The long-term goal of our research is to develop more effective methods for the prevention and treatment of stroke. Our group uses clinical, neuroimaging and genetic characterization of patients with stroke in order to improve understanding of the risk and clinical course of cerebrovascular disease. In addition to our broad-based genetic studies, we continue to enroll patients with hemorrhagic and ischemic stroke in longitudinal studies of stroke outcome. All of our efforts involve collaborations with other groups, within the Department of Neurology, the Center for Human Genetic Research, the Broad Institute, and the Martinos Center for Biomedical Imaging, as well as within the International Stroke Genetics Consortium.

Genetic studies

Accumulating data suggest that genetic variation plays a substantial role in stroke risk. Research in our group is directed at discovering those so-called "culprit" genetic variants. A major thrust is the application of genome-wide association studies in patients with ischemic and hemorrhagic stroke. We are founding members of the International Stroke Genetics Consortium (www.strokegenetics.org), and our genome-wide association studies are all conducted in collaboration with Consortium members.

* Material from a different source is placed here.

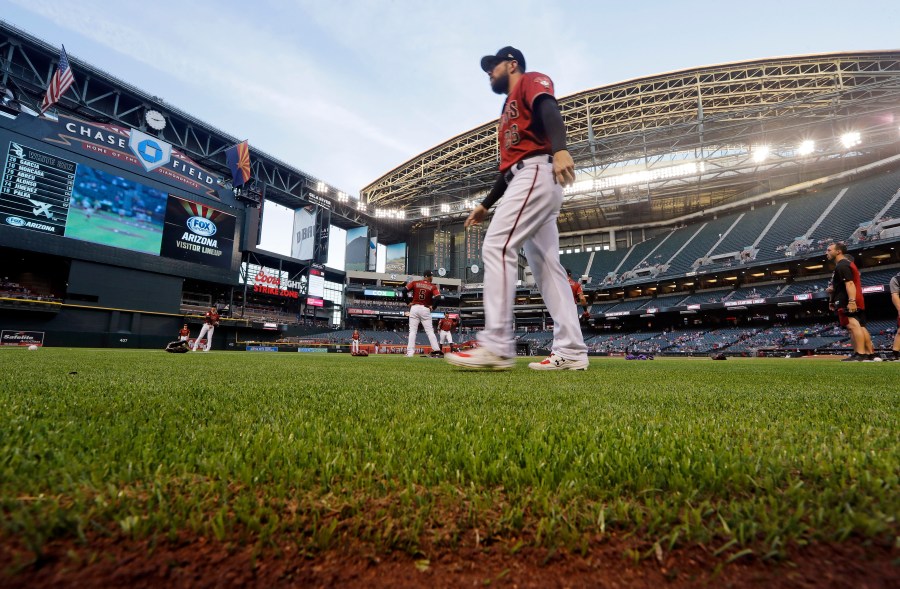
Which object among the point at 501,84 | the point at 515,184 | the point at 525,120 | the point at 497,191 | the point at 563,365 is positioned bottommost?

An additional focus of our work is on the application of genetic discoveries to bedside decision-making, an ongoing collaboration with Mark Eckman at the University of Cincinnati and Brian Gage at Washington University.

White matter hyperintensity

The chronic small vessel diseases that lead to symptomatic stroke can also be detected as radiographic white matter hyperintensity (WMH). WMH, visible on CT scan and MRI, is the most common manifestation of cerebrovascular disease in the elderly. Twin, sibling and pedigree studies have consistently demonstrated a powerful genetic contribution to WMH. The volume of WMH measured on MRI strongly predicts risk of symptomatic stroke and cognitive decline as well as gait deterioration and late-life depression. Effective prevention of WMH progression therefore holds the promise of transforming the human aging process and markedly reducing age-related disability for future generations. Work in our group is directed at discovering the genetic variants that govern WMH severity in patients with stroke as well characterizing the role of WMH in the brain's response to ischemic stroke.

Intracerebral hemorrhage

Intracerebral hemorrhage (ICH) is the most devastating acute manifestation of chronic progressive diseases of the cerebral small vessels. It is fatal in up to 50% of patients, and leaves the majority of survivors with substantial life-long disability. In a long-standing cohort study of patients with ICH, we use data from neuroimaging, clinical and genetic analyses to investigate the biological underpinnings of ICH, identify those patients at greatest risk for ongoing hemorrhage and neurological deterioration in the Emergency Department, and improve the care currently provided to ICH patients.

Anticoagulation and ICH

As the most feared complication of chronic anticoagulation, ICH plays a major role in decision-making for those patients at high risk for thromboembolic stroke. Anticoagulation, while beneficial for preventing such strokes, increases the risk of ICH and worsens the severity of the hemorrhage when it occurs. Decision modeling suggests that an individual's risk for ICH powerfully affects the risk-benefit balance of anticoagulation. Work in our group seeks to clarify the risk factors for anticoagulant-related ICH, the effect of anticoagulation on ICH severity as well as identify ways to improve emergency care for anticoagulant-related ICH.